Kein Weg hinaus...
Nia öffnete blinzelnd die Augen als sie hörte wie sich die Tür zu ihrer Zelle mit einem metallischen Knarzen öffnete. Verschwommen konnte sie erkennen wie jemand etwas hineinwarf. Dann verschwand dieser jemand wieder durch die Tür nach draußen und knallte sie zu. Schwach krabbelte Nia zu dem Ding hin welches ihr ins Verlies geworfen wurde. Ein mittelgroßer brauner Klumpen... es war Brot! Hungrig stürzte sie sich drauf und begann zu essen. Es war trocken und hart. Doch das war ihr in dem Moment egal!
Sie hatte keine Ahnung, wie lange sie und Hylla bereits hier eingesperrt waren. Ihr Zeitgefühl hatte sie völlig verloren. Kein Wunder, wenn man rund um die Uhr in einem dunklen Verlies mit nur einem winzigen vergitterten Fenster eingesperrt war.
Nia wusste noch nicht einmal wo sie überhaupt war. Oder wer sie gefangen hielt. Manchmal kam die Frau namens Walburga her. Sie fragte ständig nach irgendeiner Prophezeiung.
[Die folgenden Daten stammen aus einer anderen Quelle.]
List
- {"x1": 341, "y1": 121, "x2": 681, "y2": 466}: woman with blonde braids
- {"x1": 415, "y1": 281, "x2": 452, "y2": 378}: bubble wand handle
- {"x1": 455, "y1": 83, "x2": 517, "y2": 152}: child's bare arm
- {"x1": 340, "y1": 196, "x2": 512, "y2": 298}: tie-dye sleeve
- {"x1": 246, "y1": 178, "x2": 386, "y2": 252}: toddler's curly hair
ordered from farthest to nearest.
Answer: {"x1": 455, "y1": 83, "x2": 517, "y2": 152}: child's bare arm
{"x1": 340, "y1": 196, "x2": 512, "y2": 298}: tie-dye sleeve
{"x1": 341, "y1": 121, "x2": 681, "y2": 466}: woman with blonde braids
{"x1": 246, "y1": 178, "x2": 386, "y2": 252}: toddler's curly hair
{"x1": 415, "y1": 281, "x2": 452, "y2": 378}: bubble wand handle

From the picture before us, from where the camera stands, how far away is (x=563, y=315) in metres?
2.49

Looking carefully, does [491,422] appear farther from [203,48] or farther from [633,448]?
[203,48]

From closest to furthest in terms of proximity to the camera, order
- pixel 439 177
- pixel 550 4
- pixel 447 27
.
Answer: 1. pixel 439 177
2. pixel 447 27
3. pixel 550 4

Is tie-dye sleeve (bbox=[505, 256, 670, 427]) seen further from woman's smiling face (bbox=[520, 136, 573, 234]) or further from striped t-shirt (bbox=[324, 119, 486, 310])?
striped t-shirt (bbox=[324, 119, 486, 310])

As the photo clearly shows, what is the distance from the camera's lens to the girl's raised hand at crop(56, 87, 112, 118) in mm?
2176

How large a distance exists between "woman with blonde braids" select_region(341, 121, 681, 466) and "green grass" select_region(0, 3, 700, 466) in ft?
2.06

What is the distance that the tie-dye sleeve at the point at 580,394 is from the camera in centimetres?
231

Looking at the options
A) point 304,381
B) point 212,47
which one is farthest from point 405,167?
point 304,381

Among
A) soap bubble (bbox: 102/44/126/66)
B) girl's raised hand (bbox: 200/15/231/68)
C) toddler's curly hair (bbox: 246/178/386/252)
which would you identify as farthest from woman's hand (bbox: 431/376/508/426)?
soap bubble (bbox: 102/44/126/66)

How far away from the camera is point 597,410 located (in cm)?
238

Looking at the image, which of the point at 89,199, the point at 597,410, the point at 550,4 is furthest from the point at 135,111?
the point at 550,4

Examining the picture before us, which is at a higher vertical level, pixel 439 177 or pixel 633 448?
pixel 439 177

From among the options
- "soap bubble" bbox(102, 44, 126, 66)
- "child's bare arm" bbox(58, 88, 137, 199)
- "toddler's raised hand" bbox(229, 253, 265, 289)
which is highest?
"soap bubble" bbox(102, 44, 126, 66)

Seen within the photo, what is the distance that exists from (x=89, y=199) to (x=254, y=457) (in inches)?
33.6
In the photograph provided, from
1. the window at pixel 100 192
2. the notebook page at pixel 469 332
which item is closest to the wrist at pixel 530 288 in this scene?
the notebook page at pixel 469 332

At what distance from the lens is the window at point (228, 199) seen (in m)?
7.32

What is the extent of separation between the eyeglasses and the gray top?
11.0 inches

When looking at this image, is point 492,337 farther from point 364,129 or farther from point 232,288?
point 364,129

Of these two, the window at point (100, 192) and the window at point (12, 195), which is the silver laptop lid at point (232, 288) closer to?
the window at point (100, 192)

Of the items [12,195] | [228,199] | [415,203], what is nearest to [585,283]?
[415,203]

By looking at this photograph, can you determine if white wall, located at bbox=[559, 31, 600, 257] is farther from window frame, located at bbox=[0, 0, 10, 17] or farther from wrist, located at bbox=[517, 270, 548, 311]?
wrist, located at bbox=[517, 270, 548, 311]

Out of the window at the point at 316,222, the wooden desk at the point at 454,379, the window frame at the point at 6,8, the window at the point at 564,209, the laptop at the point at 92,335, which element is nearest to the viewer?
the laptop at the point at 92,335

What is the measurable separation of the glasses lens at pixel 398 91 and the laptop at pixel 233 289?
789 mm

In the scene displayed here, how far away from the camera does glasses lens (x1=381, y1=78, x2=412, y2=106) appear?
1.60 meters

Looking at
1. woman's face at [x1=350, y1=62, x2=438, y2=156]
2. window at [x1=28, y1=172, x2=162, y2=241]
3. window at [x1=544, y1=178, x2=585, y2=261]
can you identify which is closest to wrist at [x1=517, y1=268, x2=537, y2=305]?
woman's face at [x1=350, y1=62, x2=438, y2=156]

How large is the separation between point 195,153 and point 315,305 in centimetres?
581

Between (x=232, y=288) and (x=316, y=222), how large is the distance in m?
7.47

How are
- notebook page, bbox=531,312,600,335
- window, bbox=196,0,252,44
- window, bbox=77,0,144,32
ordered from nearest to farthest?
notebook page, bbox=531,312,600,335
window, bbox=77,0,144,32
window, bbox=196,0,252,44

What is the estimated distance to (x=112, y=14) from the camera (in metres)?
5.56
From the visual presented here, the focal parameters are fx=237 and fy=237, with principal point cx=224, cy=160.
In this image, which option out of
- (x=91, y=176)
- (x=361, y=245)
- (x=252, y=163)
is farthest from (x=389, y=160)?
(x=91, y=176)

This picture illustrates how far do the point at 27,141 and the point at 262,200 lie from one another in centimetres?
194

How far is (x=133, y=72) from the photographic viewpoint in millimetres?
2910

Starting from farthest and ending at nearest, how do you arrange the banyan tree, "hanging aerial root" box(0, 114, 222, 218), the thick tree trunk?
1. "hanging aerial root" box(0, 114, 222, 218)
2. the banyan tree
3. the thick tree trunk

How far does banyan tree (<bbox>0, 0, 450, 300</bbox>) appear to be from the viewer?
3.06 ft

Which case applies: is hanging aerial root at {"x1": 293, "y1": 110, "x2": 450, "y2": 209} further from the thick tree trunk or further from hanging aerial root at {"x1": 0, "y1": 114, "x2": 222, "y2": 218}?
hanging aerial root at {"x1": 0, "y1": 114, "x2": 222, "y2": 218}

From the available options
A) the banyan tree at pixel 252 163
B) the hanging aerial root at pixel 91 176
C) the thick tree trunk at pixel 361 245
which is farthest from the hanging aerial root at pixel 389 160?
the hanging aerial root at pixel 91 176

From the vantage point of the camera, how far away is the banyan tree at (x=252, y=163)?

Und wenn weder Hylla noch Nia ihr eine Antwort gaben, mit der sie zufrieden war, griff sie zur Folter... Hin und wieder kamen andere Leute her um Trinkwasser zu bringen.
Nia wollte gerade einen weiteren Bissen vom Brot nehmen, als sie plötzlich Stimmen hörte.
,,Wie lange wollen wir sie noch hier behalten? Es sind schon zwei Wochen vergangen und nichts ist passiert!" flüsterte eine eisige Frauenstimme. Walburga...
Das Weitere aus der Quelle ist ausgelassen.